On June 28, 2008, at the Mandalay Bay Resort and Casino in Las Vegas, Pacquiao defeated David Díaz via ninth round knockout, to become the WBC lightweight world champion. With the victory, Pacquiao became the only Filipino and Asian boxer to win five world titles in five different weight classes, and also became the first Filipino fighter to ever win a world title at lightweight.[30] During the fight, which Pacquiao dominated, Díaz was cut badly on his right eye in the fourth round. After the bout, Díaz acknowledged Pacquiao's superior hand speed, stating: "It was his speed. It was all his speed. I could see the punches perfectly, but he was just too fast."

Bob Arum reported that the fight had made 12.5 million dollars (250,000 pay-per-view subscriptions at $49.95 each), earning Díaz his best payday of 850,000 dollars, whilst Pacquiao earned at least 3 million dollars.
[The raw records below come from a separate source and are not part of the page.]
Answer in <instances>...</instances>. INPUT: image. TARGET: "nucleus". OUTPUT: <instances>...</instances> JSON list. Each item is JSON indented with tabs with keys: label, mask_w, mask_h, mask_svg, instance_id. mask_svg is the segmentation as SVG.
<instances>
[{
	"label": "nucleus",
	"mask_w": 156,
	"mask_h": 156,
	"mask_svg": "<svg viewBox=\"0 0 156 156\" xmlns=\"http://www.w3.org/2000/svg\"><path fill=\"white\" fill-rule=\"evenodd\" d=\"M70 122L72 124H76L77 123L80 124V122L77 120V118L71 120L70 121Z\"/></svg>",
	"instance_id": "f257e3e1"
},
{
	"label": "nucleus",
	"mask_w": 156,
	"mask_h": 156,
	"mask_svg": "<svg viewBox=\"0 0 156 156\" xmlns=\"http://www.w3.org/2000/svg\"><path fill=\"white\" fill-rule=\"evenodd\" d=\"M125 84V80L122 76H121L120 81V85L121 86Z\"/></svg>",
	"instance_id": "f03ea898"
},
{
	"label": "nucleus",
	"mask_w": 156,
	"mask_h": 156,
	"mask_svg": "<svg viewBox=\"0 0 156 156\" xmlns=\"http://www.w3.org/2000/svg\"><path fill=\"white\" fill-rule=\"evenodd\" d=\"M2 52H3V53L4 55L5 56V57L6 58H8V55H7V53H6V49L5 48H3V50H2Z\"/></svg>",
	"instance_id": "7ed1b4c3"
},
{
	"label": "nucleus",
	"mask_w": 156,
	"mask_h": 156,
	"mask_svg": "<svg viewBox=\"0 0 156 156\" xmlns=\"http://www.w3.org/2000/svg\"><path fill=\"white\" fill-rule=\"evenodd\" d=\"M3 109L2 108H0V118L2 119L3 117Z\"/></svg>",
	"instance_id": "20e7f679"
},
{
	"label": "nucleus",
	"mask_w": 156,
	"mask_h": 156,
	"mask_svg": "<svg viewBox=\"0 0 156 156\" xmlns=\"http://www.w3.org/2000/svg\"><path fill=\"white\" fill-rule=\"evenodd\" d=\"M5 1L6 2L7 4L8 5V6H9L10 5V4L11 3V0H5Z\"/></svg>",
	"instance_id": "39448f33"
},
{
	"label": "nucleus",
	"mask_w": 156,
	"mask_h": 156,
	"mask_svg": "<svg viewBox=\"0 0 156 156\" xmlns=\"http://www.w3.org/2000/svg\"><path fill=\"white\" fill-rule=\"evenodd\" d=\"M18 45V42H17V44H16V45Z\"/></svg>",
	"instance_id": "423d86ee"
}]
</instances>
Official records revealed an attendance of 8,362 (out of a maximum capacity of 12,000).

Holding both the WBC super featherweight and lightweight titles following the win, Pacquiao decided to vacate his super featherweight title in July 2008.

The Dream Match|Against a Legend

On December 6, 2008, Pacquiao faced Oscar De La Hoya at the MGM Grand Las Vegas, in a fight called "The Dream Match". Pacquiao dominated the fight for eight rounds, forcing De La Hoya's corner to throw in the towel before the start of the ninth round, awarding Pacquiao the win via technical knockout. Pacquiao was ahead on all three judges' scorecards before the stoppage, with two judges scoring the fight at 80-71 and one scoring it at 79-72. Moreover, Pacquiao landed 224 out of 585 punches, whilst De La Hoya landed only 83 out of 402 punches. After the bout, trainer Freddie Roach stated: "We knew we had him after the first round. He had no legs, he was hesitant and he was shot." The fight would be De La Hoya's last, as he announced his retirement from boxing shortly after.

Presented by Golden Boy Promotions and Top Rank, Inc., the bout was scheduled as a twelve round, non-title fight contested at the 147 pound welterweight limit. Although Pacquiao went into the fight widely recognized as the leading pound-for-pound boxer in the world, some boxing pundits had speculated that 147 pounds could be too far above his natural weight against the larger De La Hoya.

Pacquiao received 15 to 30 million dollars (share of the pay-per-view), plus a guaranteed amount.

Tickets reportedly sold out just hours after they went on sale. Moreover, the total gate revenue for the fight was said to be nearly 17 million dollars, making it the second largest gate revenue in boxing history.